[Opening PASSAGE FOR REVIEW section]

Particle accelerator at Brookhaven National Laboratory in Upton, New York, USA

The Relativistic Heavy Ion Collider (RHIC /ˈrɪk/) is the first and one of only two operating heavy-ion colliders, and the only spin-polarized proton collider ever built. Located at Brookhaven National Laboratory (BNL) in Upton, New York, and used by an international team of researchers, it was the last operating particle collider in the US. By using RHIC to collide ions traveling at relativistic speeds, physicists study the primordial form of matter that existed in the universe shortly after the Big Bang. By colliding spin-polarized protons, the spin structure of the proton is explored.

RHIC was the second-highest-energy heavy-ion collider in the world, with nucleon energies for collisions reaching 100 GeV for gold ions and 250 GeV for protons. As of November 7, 2010, the Large Hadron Collider (LHC) has collided heavy ions of lead at higher energies than RHIC. The LHC operating time for ions (lead–lead and lead–proton collisions) is limited to about one month per year.

In 2010, RHIC physicists published results of temperature measurements from earlier experiments which concluded that temperatures in excess of 345 MeV (4 terakelvin or 7 trillion degrees Fahrenheit) had been achieved in gold ion collisions, and that these collision temperatures resulted in the breakdown of "normal matter" and the creation of a liquid-like quark–gluon plasma.

In January 2020, the US Department of Energy Office of Science selected the eRHIC design for the future Electron–Ion collider (EIC), building on the existing RHIC facility at BNL.

RHIC had its last collisions and ended data collection on 6 February 2026.

==The accelerator==
RHIC is an intersecting storage ring particle accelerator. Two independent rings (arbitrarily denoted as "Blue" and "Yellow") circulate heavy ions and/or polarized protons in opposite directions and allow a virtually free choice of colliding positively charged particles (the eRHIC upgrade will allow collisions between positively and negatively charged particles). The RHIC double storage ring is hexagonally shaped and has a circumference of 3834 m, with curved edges in which stored particles are deflected and focused by 1,740 superconducting magnets using niobium-titanium conductors. The dipole magnets operate at 3.45 T. The six interaction points (between the particles circulating in the two rings) are in the middle of the six relatively straight sections, where the two rings cross, allowing the particles to collide. The interaction points are enumerated by clock positions, with the injection near 6 o'clock. Two large experiments, STAR and sPHENIX, are located at 6 and 8 o'clock respectively. The sPHENIX experiment is the newest experiment to be built at RHIC, replacing PHENIX at the 8 o'clock position.

[Closing PASSAGE FOR REVIEW section]
[Opening SUPPLIED INFORMATION section]

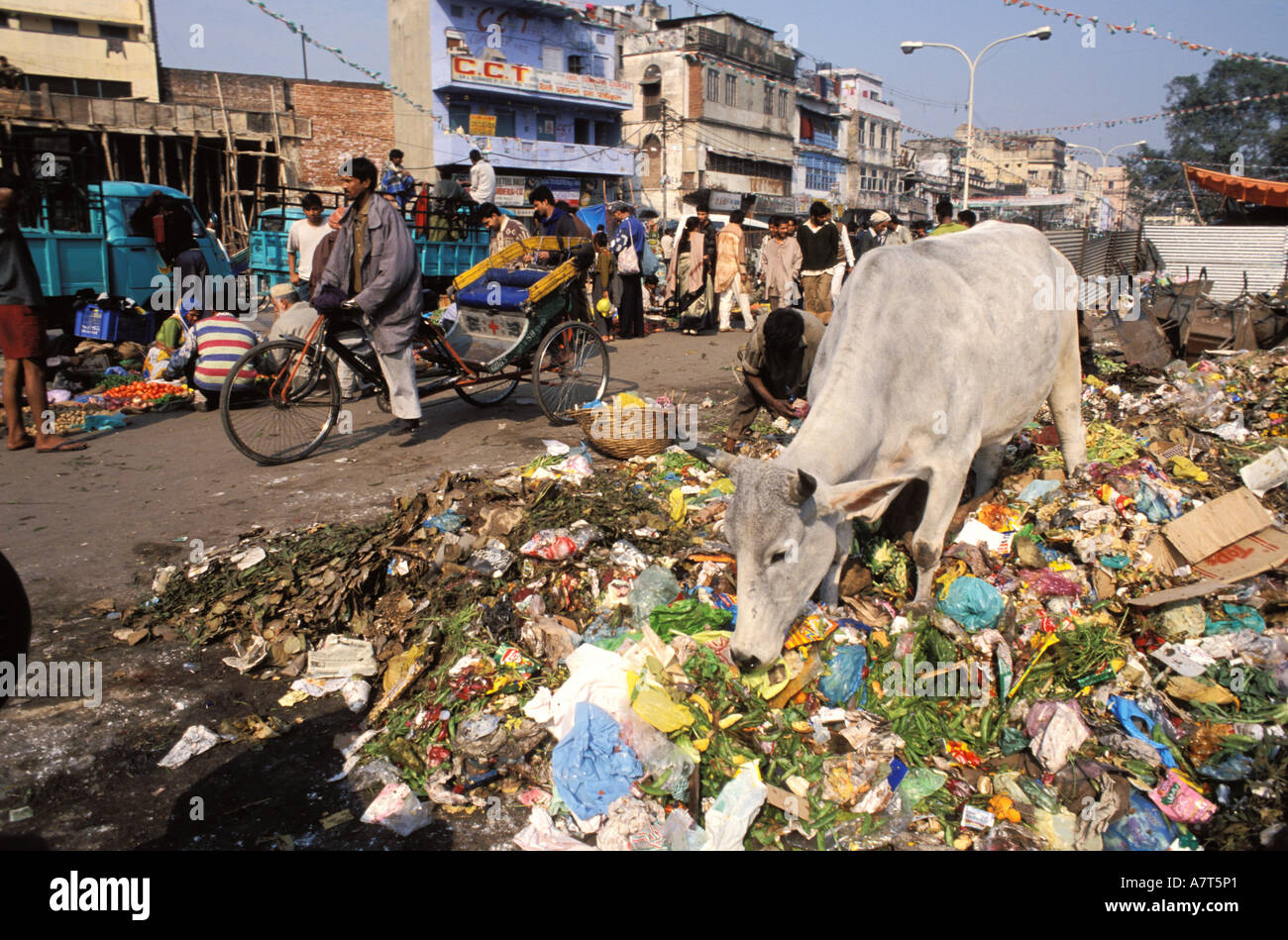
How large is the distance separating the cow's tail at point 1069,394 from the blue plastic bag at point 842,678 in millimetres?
2834

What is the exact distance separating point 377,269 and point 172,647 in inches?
138

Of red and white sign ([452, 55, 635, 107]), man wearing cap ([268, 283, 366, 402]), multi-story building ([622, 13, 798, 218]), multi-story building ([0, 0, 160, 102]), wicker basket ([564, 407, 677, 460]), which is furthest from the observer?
multi-story building ([622, 13, 798, 218])

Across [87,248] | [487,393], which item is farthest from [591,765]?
[87,248]

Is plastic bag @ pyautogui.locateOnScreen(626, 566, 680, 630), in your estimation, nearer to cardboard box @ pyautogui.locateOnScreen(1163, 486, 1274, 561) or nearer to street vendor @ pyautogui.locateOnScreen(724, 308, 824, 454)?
street vendor @ pyautogui.locateOnScreen(724, 308, 824, 454)

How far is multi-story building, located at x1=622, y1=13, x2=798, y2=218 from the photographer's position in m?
47.8

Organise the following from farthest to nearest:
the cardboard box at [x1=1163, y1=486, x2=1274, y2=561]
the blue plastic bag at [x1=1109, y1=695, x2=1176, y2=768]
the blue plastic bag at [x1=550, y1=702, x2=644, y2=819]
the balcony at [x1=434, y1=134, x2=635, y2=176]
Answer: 1. the balcony at [x1=434, y1=134, x2=635, y2=176]
2. the cardboard box at [x1=1163, y1=486, x2=1274, y2=561]
3. the blue plastic bag at [x1=1109, y1=695, x2=1176, y2=768]
4. the blue plastic bag at [x1=550, y1=702, x2=644, y2=819]

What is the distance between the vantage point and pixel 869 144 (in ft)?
221

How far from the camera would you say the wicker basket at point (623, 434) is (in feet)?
20.6

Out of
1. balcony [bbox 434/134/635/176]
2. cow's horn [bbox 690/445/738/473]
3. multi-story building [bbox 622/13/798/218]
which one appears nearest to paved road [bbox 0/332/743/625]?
cow's horn [bbox 690/445/738/473]

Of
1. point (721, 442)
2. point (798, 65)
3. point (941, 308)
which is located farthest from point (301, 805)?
point (798, 65)

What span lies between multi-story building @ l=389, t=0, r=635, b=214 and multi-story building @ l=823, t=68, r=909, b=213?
26997 mm

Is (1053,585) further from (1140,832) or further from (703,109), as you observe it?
(703,109)

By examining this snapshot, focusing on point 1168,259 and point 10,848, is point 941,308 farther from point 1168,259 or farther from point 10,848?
point 1168,259
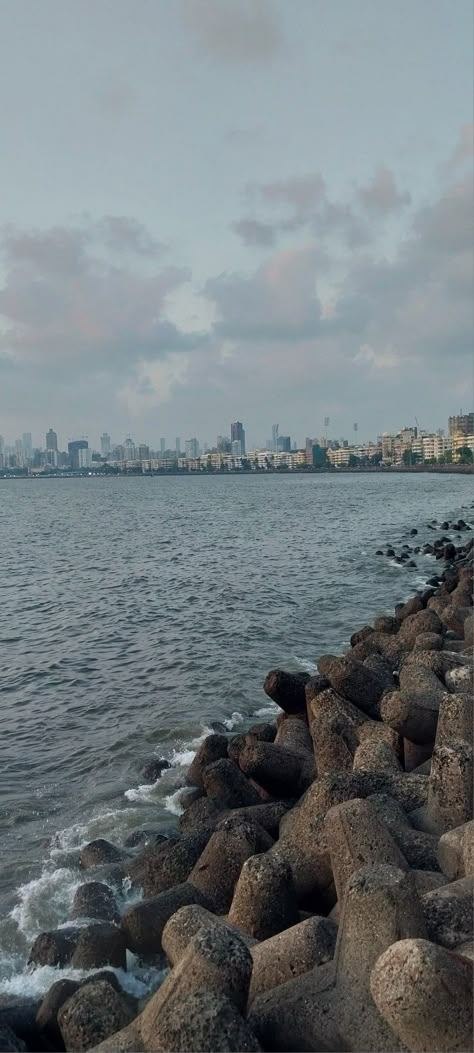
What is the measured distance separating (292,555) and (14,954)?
3023 centimetres

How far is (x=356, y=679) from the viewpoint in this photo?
11.0m

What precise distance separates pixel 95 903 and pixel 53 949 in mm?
964

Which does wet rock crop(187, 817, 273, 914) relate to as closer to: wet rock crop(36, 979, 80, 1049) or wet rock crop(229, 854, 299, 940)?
wet rock crop(229, 854, 299, 940)

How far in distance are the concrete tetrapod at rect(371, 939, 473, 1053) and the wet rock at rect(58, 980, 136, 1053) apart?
2.04 meters

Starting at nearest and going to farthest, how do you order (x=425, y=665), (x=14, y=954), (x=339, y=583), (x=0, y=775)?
(x=14, y=954) → (x=425, y=665) → (x=0, y=775) → (x=339, y=583)

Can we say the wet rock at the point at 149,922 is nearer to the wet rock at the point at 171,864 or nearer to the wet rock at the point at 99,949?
the wet rock at the point at 99,949

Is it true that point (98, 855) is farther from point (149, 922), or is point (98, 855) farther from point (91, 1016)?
point (91, 1016)

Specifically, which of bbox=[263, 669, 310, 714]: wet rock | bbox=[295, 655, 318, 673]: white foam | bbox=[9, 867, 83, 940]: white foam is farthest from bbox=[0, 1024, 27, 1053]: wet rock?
bbox=[295, 655, 318, 673]: white foam

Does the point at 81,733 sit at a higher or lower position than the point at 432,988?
lower

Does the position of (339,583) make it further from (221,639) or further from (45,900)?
(45,900)

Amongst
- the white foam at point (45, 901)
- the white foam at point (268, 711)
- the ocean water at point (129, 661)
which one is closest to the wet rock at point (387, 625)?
the ocean water at point (129, 661)

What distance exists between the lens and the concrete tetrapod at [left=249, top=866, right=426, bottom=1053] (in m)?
4.36

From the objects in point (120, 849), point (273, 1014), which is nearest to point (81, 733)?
point (120, 849)

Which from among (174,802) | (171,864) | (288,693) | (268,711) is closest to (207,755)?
(174,802)
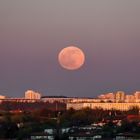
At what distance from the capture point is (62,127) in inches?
1126

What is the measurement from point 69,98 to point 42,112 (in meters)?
32.0

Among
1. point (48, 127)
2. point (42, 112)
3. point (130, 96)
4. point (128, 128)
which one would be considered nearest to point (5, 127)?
point (48, 127)

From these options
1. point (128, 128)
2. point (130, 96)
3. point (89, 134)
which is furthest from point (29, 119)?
point (130, 96)

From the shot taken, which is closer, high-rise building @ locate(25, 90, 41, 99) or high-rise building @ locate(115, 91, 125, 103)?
high-rise building @ locate(115, 91, 125, 103)

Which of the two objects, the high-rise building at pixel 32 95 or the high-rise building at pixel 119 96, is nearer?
the high-rise building at pixel 119 96

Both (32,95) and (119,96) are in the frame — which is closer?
(119,96)

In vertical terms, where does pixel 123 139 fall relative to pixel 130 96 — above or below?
below

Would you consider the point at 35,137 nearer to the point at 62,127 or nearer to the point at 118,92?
the point at 62,127

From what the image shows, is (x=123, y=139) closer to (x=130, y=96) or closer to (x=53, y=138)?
(x=53, y=138)

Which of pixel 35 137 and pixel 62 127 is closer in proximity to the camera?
pixel 35 137

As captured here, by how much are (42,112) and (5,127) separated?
615 inches

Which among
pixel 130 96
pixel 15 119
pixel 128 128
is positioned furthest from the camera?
pixel 130 96

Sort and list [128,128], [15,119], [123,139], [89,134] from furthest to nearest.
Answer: [15,119] < [128,128] < [89,134] < [123,139]

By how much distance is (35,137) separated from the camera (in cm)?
2311
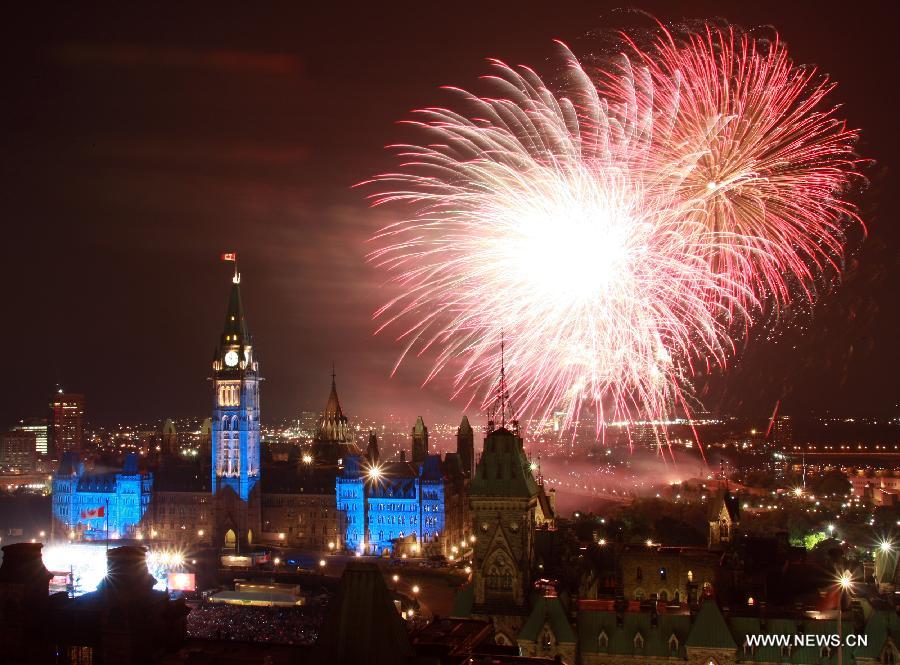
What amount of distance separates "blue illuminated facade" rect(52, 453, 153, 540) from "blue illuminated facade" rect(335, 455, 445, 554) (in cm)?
2713

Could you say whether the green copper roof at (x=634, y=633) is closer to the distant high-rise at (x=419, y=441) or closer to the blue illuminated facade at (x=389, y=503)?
the blue illuminated facade at (x=389, y=503)

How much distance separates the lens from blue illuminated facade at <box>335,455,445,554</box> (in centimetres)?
11119

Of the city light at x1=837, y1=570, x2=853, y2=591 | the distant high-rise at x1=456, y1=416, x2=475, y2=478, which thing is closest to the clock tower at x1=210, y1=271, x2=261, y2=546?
the distant high-rise at x1=456, y1=416, x2=475, y2=478

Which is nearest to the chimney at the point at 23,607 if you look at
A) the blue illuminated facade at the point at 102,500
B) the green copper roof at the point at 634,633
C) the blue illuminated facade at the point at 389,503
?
the green copper roof at the point at 634,633

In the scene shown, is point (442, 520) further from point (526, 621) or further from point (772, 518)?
point (526, 621)

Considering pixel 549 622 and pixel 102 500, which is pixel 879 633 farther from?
pixel 102 500

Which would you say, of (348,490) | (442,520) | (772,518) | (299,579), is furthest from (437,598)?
(772,518)

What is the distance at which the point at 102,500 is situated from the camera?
126 meters

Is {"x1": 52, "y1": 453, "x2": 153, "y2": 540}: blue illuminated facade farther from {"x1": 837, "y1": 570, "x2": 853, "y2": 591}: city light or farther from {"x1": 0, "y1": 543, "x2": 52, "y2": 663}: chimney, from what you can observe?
{"x1": 837, "y1": 570, "x2": 853, "y2": 591}: city light

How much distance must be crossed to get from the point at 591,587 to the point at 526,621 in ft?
32.1

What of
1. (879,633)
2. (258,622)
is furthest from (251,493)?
(879,633)

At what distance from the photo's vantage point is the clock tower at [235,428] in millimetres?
120750

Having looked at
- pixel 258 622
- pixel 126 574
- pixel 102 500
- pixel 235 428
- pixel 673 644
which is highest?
pixel 235 428

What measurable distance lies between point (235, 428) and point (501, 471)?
255 feet
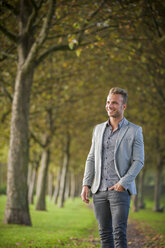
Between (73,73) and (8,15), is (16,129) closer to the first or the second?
(8,15)

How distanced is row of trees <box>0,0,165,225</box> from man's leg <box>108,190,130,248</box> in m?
1.92

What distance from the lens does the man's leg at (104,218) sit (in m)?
4.10

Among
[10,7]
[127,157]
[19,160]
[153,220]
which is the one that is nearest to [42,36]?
[10,7]

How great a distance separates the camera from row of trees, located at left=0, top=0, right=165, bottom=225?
10.0 meters

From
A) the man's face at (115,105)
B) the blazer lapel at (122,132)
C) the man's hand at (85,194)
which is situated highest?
the man's face at (115,105)

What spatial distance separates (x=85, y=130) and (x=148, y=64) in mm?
11739

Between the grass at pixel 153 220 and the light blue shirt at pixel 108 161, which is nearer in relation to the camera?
the light blue shirt at pixel 108 161

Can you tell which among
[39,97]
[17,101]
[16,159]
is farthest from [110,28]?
[39,97]

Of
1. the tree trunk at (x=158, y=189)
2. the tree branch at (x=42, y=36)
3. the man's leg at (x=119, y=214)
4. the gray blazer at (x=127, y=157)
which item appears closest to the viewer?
the man's leg at (x=119, y=214)

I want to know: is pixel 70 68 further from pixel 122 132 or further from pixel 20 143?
pixel 122 132

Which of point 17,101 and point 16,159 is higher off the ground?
point 17,101

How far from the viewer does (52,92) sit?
690 inches

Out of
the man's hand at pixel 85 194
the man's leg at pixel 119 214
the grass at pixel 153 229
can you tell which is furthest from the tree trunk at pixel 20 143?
the man's leg at pixel 119 214

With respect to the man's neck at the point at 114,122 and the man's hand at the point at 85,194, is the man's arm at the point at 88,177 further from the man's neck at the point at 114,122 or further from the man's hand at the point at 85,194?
the man's neck at the point at 114,122
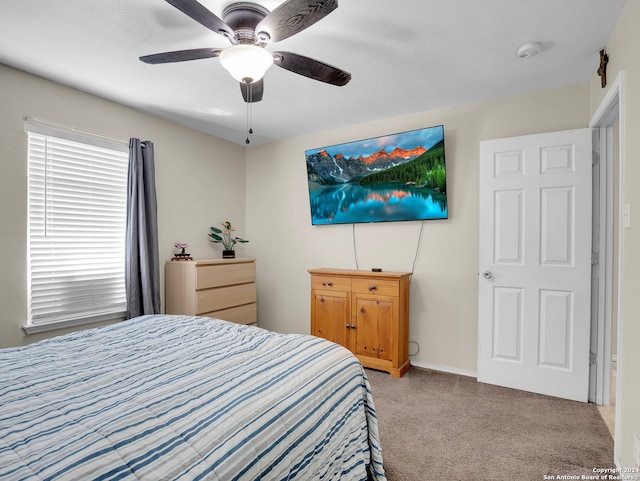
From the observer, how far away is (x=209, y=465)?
0.89 metres

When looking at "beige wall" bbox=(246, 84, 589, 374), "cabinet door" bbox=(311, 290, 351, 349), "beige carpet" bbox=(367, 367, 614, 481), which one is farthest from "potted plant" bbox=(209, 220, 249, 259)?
"beige carpet" bbox=(367, 367, 614, 481)

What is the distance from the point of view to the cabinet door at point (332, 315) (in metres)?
3.37

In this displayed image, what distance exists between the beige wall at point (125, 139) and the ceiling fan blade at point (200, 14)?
1.89 metres

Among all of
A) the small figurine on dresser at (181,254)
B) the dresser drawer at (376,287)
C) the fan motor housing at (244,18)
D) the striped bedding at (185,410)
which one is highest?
the fan motor housing at (244,18)

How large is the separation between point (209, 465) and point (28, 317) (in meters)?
2.54

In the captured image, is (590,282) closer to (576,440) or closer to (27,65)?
(576,440)

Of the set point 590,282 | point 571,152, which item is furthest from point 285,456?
point 571,152

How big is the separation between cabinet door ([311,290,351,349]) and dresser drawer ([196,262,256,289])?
81 cm

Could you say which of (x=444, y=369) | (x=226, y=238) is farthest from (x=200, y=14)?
(x=444, y=369)

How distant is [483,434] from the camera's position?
2164 millimetres

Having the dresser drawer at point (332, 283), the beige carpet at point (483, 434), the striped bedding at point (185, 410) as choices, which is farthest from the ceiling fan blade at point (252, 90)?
the beige carpet at point (483, 434)

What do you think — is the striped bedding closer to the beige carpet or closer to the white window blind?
the beige carpet

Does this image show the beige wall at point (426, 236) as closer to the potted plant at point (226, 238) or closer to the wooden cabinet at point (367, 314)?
the wooden cabinet at point (367, 314)

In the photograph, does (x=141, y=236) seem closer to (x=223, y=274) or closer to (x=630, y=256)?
(x=223, y=274)
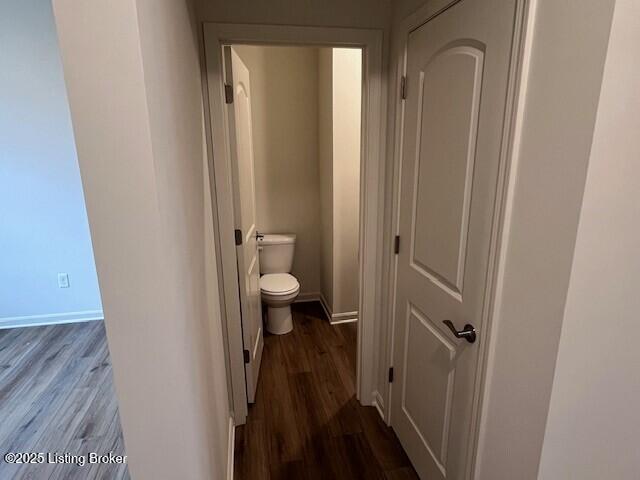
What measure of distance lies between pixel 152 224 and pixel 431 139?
1072mm

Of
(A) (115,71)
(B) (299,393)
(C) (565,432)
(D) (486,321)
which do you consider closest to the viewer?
(A) (115,71)

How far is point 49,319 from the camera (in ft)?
10.2

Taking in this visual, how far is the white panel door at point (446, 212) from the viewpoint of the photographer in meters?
1.06

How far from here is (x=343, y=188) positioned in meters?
2.85

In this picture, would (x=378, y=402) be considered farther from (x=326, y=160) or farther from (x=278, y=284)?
(x=326, y=160)

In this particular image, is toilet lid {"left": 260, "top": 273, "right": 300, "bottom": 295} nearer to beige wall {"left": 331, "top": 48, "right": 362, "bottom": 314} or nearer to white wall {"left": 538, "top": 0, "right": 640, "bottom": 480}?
beige wall {"left": 331, "top": 48, "right": 362, "bottom": 314}

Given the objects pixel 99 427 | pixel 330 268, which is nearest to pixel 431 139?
pixel 330 268

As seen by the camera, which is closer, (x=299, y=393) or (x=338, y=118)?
(x=299, y=393)

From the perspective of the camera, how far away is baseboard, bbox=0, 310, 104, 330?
3033 mm

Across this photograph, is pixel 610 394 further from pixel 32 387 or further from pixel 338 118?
pixel 32 387

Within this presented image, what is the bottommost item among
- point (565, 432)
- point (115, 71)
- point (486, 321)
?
point (565, 432)

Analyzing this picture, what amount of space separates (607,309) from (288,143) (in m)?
2.74

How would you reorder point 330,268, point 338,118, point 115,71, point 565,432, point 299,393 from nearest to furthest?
1. point 115,71
2. point 565,432
3. point 299,393
4. point 338,118
5. point 330,268

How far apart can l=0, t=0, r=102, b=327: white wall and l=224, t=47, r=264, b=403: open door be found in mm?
1650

[Closing SUPPLIED INFORMATION section]

§ TASK DIRECTIONS
Extend the passage on the Relativistic Heavy Ion Collider, beginning after its final sentence about sPHENIX replacing PHENIX at the 8 o'clock position. The records above come from a source unrelated to the text.

§ YOUR RESPONSE
A particle passes through several stages of boosters before it reaches the RHIC storage ring. The first stage for ions is the electron beam ion source (EBIS), while for protons, the 200 MeV linear accelerator (Linac) is used. As an example, gold nuclei leaving the EBIS have a kinetic energy of 2 MeV per nucleon and have an electric charge Q = +32 (32 of 79 electrons stripped from the gold atom). The particles are then accelerated by the Booster synchrotron to 100 MeV per nucleon, which injects the projectile now with Q = +77 into the Alternating Gradient Synchrotron (AGS), before they finally reach 8.86 GeV per nucleon and are injected in a Q = +79 state (no electrons left) into the RHIC storage ring over the AGS-to-RHIC Transfer Line (AtR).

To date the types of particle combinations explored at RHIC are p + p,
p + Al, p + Au, d + Au, h + Au, Cu + Cu, Cu + Au, Zr + Zr, Ru + Ru, Au + Au, U + U O+O. The projectiles typically travel at 99.995% of the speed of light. For Au + Au collisions, the center-of-mass energy is typically 200 GeV per nucleon-pair, and was as low as 7.7 GeV per nucleon-pair. An average luminosity of 2×10^26 cm^{−2}⋅s^{−1} was targeted during the planning. The current average Au + Au luminosity of the collider has reached 87×10^26 cm^{−2}⋅s^{−1}, 44 times the design value. The heavy ion luminosity is substantially increased through stochastic cooling.

One unique characteristic of RHIC is its capability to collide polarized protons. RHIC holds the record of highest energy polarized proton beams. Polarized protons are injected into RHIC and preserve this state throughout the energy ramp. This is a difficult task that is accomplished with the aid of corkscrew magnetics called 'Siberian snakes' (in RHIC a chain 4 helical dipole magnets). The corkscrew induces the magnetic field to spiral along the direction of the beam
Run-9 achieved center-of-mass energy of 500 GeV on 12 February 2009. In Run-13 the average p + p luminosity of the collider reached 160×10^30 cm^{−2}⋅s^{−1}, with a time and intensity averaged polarization of 52%.

AC dipoles have been used in non-linear machine diagnostics for the first time in RHIC.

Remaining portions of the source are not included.